Mugler’s idealized figures are extravagant, sexy, and sometimes irreverent; his women are self-confident, free, and have fun. When he started in the mid-70s, women were in a vortex of social change, which showed in their closets. Mugler’s reimagining of the ambitious, successful female figure reflected this. He always made his women sexual subjects, not objects for someone else’s pleasure, by an erotic maximization of their image, mixing humour and sensuality. In the context of contemporary culture, amid problems of stress, over stimulation, and personal and social discontents, Mugler’s couture can be read as an expression of body consciousness, awareness, and self-cultivation. Powerful women choose him to transmit a message of strength.

Beyond the silhouettes, the designer’s virtuosity is also illustrated in the exhibition by the use of unconventional materials, such as rubber, chrome, resin, faux fur, and plexiglass adapted and fitted to the curves of the body.
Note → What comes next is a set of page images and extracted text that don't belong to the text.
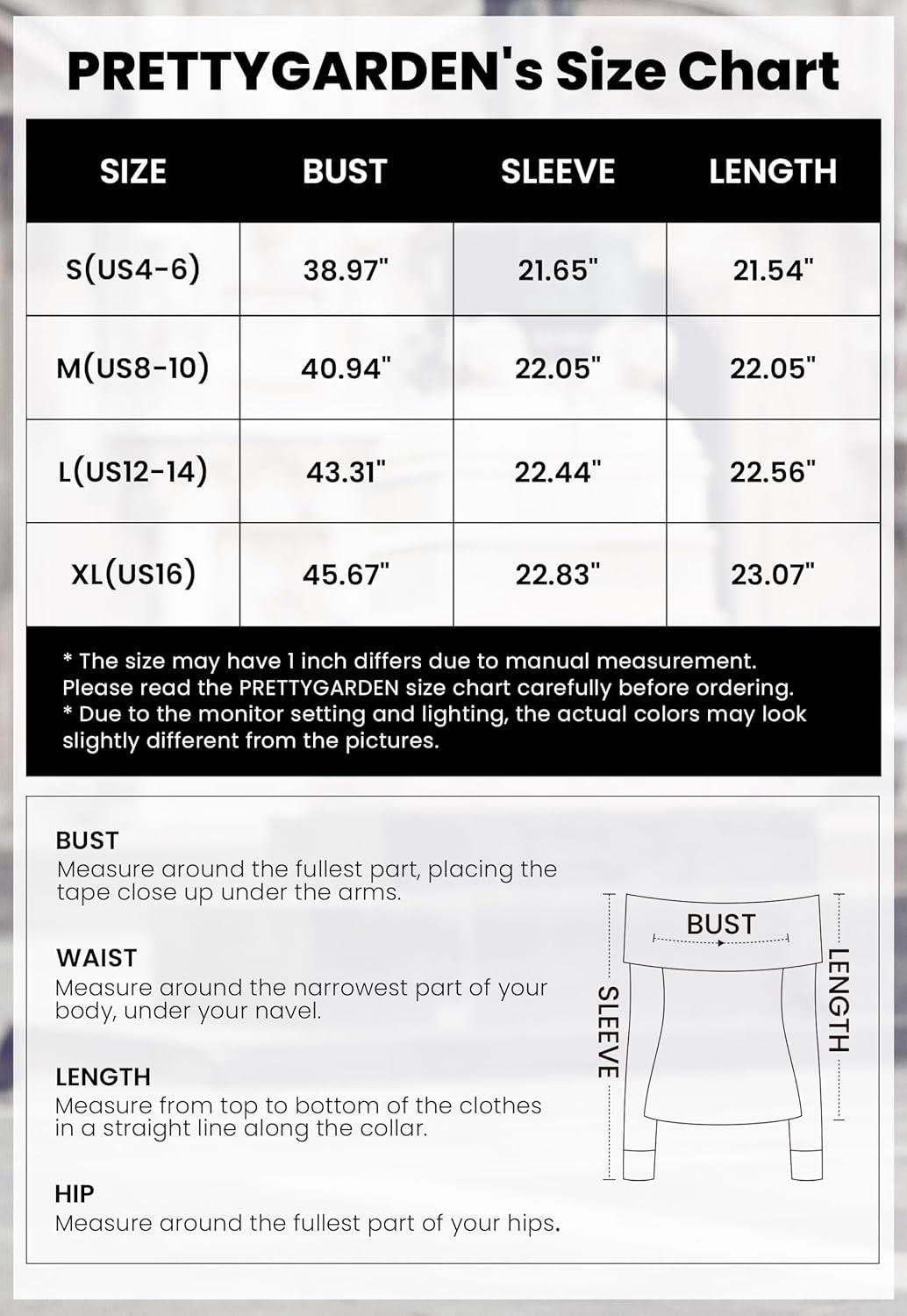 PRETTYGARDEN's Size Chart

| SIZE | BUST | SLEEVE | LENGTH |
|---|---|---|---|
| S(US4-6) | 38.97" | 21.65" | 21.54" |
| M(US8-10) | 40.94" | 22.05" | 22.05" |
| L(US12-14) | 43.31" | 22.44" | 22.56" |
| XL(US16) | 45.67" | 22.83" | 23.07" |

* The size may have 1 inch differs due to manual measurement. Please read the PRETTYGARDEN size chart carefully before ordering.
* Due to the monitor setting and lighting, the actual colors may look slightly different from the pictures.

BUST
Measure around the fullest part, placing the tape close up under the arms.

WAIST
Measure around the narrowest part of your body, under your navel.

LENGTH
Measure from top to bottom of the clothes in a straight line along the collar.

HIP
Measure around the fullest part of your hips.

BUST
SLEEVE
LENGTH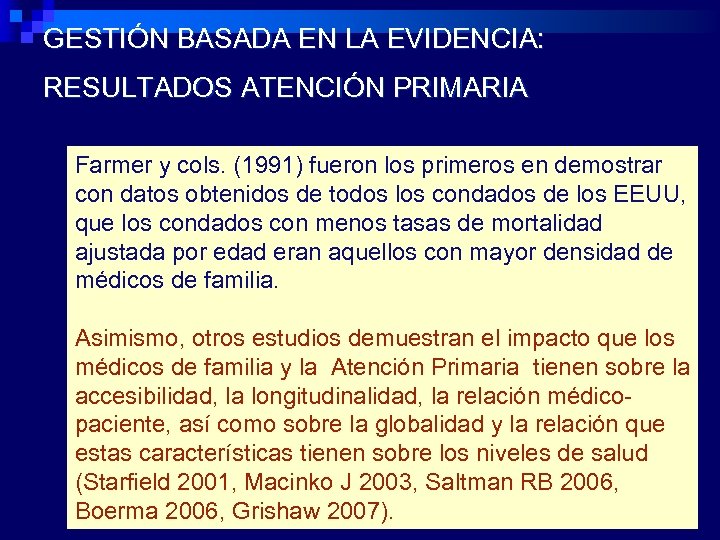 GESTIÓN BASADA EN LA EVIDENCIA:
RESULTADOS ATENCIÓN PRIMARIA

Farmer y cols. (1991) fueron los primeros en demostrar con datos obtenidos de todos los condados de los EEUU, que los condados con menos tasas de mortalidad ajustada por edad eran aquellos con mayor densidad de médicos de familia.

Asimismo, otros estudios demuestran el impacto que los médicos de familia y la Atención Primaria tienen sobre la accesibilidad, la longitudinalidad, la relación médico-paciente, así como sobre la globalidad y la relación que estas características tienen sobre los niveles de salud (Starfield 2001, Macinko J 2003, Saltman RB 2006, Boerma 2006, Grishaw 2007).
Exploring during the ‘80s and 90’s, Mugler also experimented with unusual tools and futuristic cuts, creating a high-tech version of couture. His inspiration came from the most disparate fields, from machinery and cars to Far West cavaliers, to the gynoid robots of the Fall/Winter 1995-1996 couture collection, to the actual melding between human beings and nature in the Spring/Summer 1997 collection, where women were literally fused with insects. There’s a continuous attempt to reshape nature in Mugler’s work, evoking the idea of a metamorphosis for a woman who is “the most beautiful animal on Earth.”